Data excerpts:
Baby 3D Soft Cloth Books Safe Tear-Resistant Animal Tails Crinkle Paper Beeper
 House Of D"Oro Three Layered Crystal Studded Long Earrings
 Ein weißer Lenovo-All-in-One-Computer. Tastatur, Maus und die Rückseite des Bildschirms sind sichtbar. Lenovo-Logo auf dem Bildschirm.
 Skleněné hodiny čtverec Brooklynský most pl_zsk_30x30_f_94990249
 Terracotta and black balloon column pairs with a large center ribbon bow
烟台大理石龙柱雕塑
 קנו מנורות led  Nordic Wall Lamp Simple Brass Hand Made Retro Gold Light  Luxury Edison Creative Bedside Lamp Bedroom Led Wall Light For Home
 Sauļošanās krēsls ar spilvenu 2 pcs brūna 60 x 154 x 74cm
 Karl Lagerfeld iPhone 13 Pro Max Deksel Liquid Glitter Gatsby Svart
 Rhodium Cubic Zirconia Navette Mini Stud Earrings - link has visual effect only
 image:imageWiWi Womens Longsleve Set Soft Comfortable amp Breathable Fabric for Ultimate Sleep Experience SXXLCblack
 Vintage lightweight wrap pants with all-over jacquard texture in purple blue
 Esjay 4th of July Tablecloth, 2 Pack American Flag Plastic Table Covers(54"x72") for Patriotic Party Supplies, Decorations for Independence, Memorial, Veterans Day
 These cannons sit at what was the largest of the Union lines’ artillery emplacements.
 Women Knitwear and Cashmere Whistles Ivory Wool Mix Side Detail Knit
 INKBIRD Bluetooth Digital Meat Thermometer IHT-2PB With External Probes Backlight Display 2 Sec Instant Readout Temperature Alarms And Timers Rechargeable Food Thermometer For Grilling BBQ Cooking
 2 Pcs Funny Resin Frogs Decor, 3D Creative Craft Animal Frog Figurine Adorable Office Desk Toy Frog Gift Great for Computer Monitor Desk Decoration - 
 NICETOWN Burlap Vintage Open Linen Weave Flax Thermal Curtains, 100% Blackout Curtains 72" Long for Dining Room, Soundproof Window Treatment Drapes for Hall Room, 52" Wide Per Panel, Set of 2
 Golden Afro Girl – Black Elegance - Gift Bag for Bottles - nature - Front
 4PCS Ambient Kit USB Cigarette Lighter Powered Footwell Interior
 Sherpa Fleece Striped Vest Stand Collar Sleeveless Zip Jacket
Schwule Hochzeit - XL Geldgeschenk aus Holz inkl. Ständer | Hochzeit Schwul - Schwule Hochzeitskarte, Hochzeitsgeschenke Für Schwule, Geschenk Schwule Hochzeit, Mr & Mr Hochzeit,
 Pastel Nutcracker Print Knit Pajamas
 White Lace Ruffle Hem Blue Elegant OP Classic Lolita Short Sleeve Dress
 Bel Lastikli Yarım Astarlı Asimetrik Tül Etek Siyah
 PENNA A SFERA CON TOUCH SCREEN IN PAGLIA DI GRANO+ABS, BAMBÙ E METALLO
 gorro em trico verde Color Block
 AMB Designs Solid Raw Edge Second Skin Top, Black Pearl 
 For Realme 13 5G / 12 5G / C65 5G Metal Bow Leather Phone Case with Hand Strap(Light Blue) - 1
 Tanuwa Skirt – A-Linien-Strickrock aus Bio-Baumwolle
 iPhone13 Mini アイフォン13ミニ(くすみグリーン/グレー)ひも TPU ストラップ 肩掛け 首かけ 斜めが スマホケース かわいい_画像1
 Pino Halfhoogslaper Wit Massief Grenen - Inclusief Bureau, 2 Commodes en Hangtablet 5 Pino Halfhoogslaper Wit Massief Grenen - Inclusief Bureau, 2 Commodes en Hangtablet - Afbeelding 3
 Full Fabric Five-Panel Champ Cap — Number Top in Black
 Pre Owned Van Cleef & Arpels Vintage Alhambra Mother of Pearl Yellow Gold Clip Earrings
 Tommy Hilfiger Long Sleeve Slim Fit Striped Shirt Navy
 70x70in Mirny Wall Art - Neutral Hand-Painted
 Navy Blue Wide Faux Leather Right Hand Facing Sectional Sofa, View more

**WORK TO COMPLETE**
Reproduce each line of the data without any change.

**EXERCISE RESULT**
Baby 3D Soft Cloth Books Safe Tear-Resistant Animal Tails Crinkle Paper Beeper
 House Of D"Oro Three Layered Crystal Studded Long Earrings
 Ein weißer Lenovo-All-in-One-Computer. Tastatur, Maus und die Rückseite des Bildschirms sind sichtbar. Lenovo-Logo auf dem Bildschirm.
 Skleněné hodiny čtverec Brooklynský most pl_zsk_30x30_f_94990249
 Terracotta and black balloon column pairs with a large center ribbon bow
烟台大理石龙柱雕塑
 קנו מנורות led  Nordic Wall Lamp Simple Brass Hand Made Retro Gold Light  Luxury Edison Creative Bedside Lamp Bedroom Led Wall Light For Home
 Sauļošanās krēsls ar spilvenu 2 pcs brūna 60 x 154 x 74cm
 Karl Lagerfeld iPhone 13 Pro Max Deksel Liquid Glitter Gatsby Svart
 Rhodium Cubic Zirconia Navette Mini Stud Earrings - link has visual effect only
 image:imageWiWi Womens Longsleve Set Soft Comfortable amp Breathable Fabric for Ultimate Sleep Experience SXXLCblack
 Vintage lightweight wrap pants with all-over jacquard texture in purple blue
 Esjay 4th of July Tablecloth, 2 Pack American Flag Plastic Table Covers(54"x72") for Patriotic Party Supplies, Decorations for Independence, Memorial, Veterans Day
 These cannons sit at what was the largest of the Union lines’ artillery emplacements.
 Women Knitwear and Cashmere Whistles Ivory Wool Mix Side Detail Knit
 INKBIRD Bluetooth Digital Meat Thermometer IHT-2PB With External Probes Backlight Display 2 Sec Instant Readout Temperature Alarms And Timers Rechargeable Food Thermometer For Grilling BBQ Cooking
 2 Pcs Funny Resin Frogs Decor, 3D Creative Craft Animal Frog Figurine Adorable Office Desk Toy Frog Gift Great for Computer Monitor Desk Decoration - 
 NICETOWN Burlap Vintage Open Linen Weave Flax Thermal Curtains, 100% Blackout Curtains 72" Long for Dining Room, Soundproof Window Treatment Drapes for Hall Room, 52" Wide Per Panel, Set of 2
 Golden Afro Girl – Black Elegance - Gift Bag for Bottles - nature - Front
 4PCS Ambient Kit USB Cigarette Lighter Powered Footwell Interior
 Sherpa Fleece Striped Vest Stand Collar Sleeveless Zip Jacket
Schwule Hochzeit - XL Geldgeschenk aus Holz inkl. Ständer | Hochzeit Schwul - Schwule Hochzeitskarte, Hochzeitsgeschenke Für Schwule, Geschenk Schwule Hochzeit, Mr & Mr Hochzeit,
 Pastel Nutcracker Print Knit Pajamas
 White Lace Ruffle Hem Blue Elegant OP Classic Lolita Short Sleeve Dress
 Bel Lastikli Yarım Astarlı Asimetrik Tül Etek Siyah
 PENNA A SFERA CON TOUCH SCREEN IN PAGLIA DI GRANO+ABS, BAMBÙ E METALLO
 gorro em trico verde Color Block
 AMB Designs Solid Raw Edge Second Skin Top, Black Pearl 
 For Realme 13 5G / 12 5G / C65 5G Metal Bow Leather Phone Case with Hand Strap(Light Blue) - 1
 Tanuwa Skirt – A-Linien-Strickrock aus Bio-Baumwolle
 iPhone13 Mini アイフォン13ミニ(くすみグリーン/グレー)ひも TPU ストラップ 肩掛け 首かけ 斜めが スマホケース かわいい_画像1
 Pino Halfhoogslaper Wit Massief Grenen - Inclusief Bureau, 2 Commodes en Hangtablet 5 Pino Halfhoogslaper Wit Massief Grenen - Inclusief Bureau, 2 Commodes en Hangtablet - Afbeelding 3
 Full Fabric Five-Panel Champ Cap — Number Top in Black
 Pre Owned Van Cleef & Arpels Vintage Alhambra Mother of Pearl Yellow Gold Clip Earrings
 Tommy Hilfiger Long Sleeve Slim Fit Striped Shirt Navy
 70x70in Mirny Wall Art - Neutral Hand-Painted
 Navy Blue Wide Faux Leather Right Hand Facing Sectional Sofa, View more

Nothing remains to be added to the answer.